TAMPA, Fla. (WFLA) — Income levels are on the rise but home and rent costs are rising along with it according to Realtor.com’s 2022 national housing forecast. The question is, will wage hikes match the continually inflating cost of renting or home buying?
The latest Consumer Price Index report from the U.S. Bureau of Labor Statistics reports furniture prices saw an increase of 11.8%. Bedroom furniture was up almost 10% and furniture for living rooms, kitchens and dining rooms was up 14.1%. All other furniture had a 9% increase. Nationally, the overall inflation rate was 6.8%.
In short, becoming a new homeowner will be more costly upfront just to secure a new place to live. Even after you buy your new home, filling it with what makes a house a home is also more expensive.
After a nearly 20% drop in available home inventory in 2021, Realtor.com is forecasting just a 0.3% increase in inventory for 2022. Comparatively, the Realtor.com study said August 2020 started a year-long series of double-digit increases in the cost of buying a home. Before that, the site said increases were 4% to 7% each year.
The “competitive seller’s market” for first-time buyers is likely to make demand surpass how much inventory will grow, pushing the price for home purchases higher, according to the forecast. While remote work becomes more common as a result of COVID-19 pandemic shifts, wages did not keep pace with price changes, according to the BLS.
Realtor.com’s forecast predicts “affordability will increasingly be a challenge as interest rates and prices rise” but the shift to more remote work may make it easier for younger buyers to purchase their homes.
For 2022, the site predicts a 6.6% home sales growth, and higher monthly payments for home buyers. The increase in home prices for 2022 accompanies a separate price increase for home furnishings.
All of these price increases come as higher wages to attract employees after record job separations and pandemic-fueled unemployment spell a potentially uncertain economic future next year.
Appliances for washing your clothes such as washers and dryers also saw price increases of 9.2%, while clocks, lamps, and decoration costs increased 4.2%.
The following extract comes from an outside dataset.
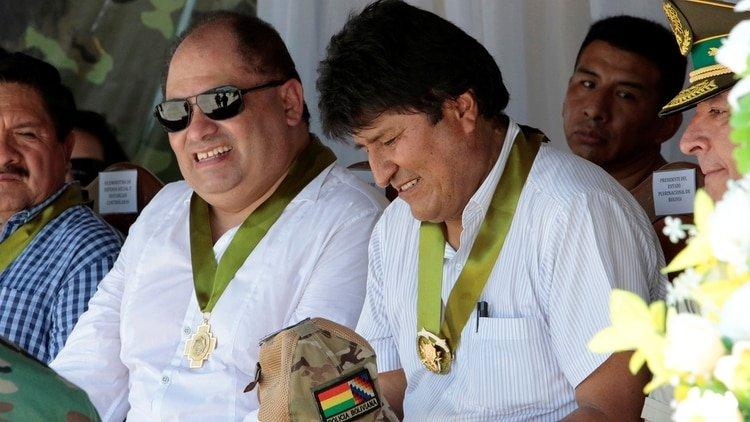 Carlos Romero, de anteojos oscuros, junto al ex presidente Evo Morales.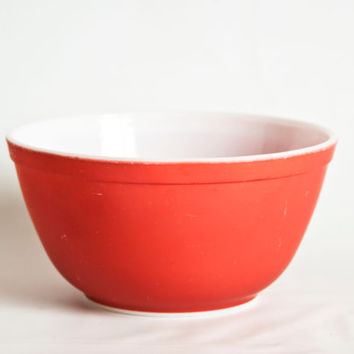 Vintage Pyrex Primary Red Mixing Bowl, 402 Medium Size Bowl, Pyrex Nesting Bowl, 1 1/2 Quart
Ways to bring nature inside where cities are dense and may prevent large gardens and yards also saw price increases. Indoor plants and flowers saw 6.4% price increases in the latest CPI, and nonelectric cookware like pots and pans, and tableware such as forks and knives, all got 5.7% more expensive.
Everything a homeowner needs to live got more costly, even the tools and hardware used in simple maintenance saw minimum increases of 6%. Housekeeping supplies were up less dramatically, with cleaning supplies up only 1% while household paper products like disposable napkins, paper towels and toilet paper only increased 2.6%.
The BLS reported that “from November 2020 to November 2021, real average hourly earnings decreased 1.6%, seasonally adjusted,” meaning wages decreased while the national inflation rate pushed costs for nearly all items on the market upward.
Dollars remained diminished despite efforts to attract new workers, with real earnings dropping 0.4% from October to November 2021. The BLS data showed what people were able to spend is lower compared to what everything costs.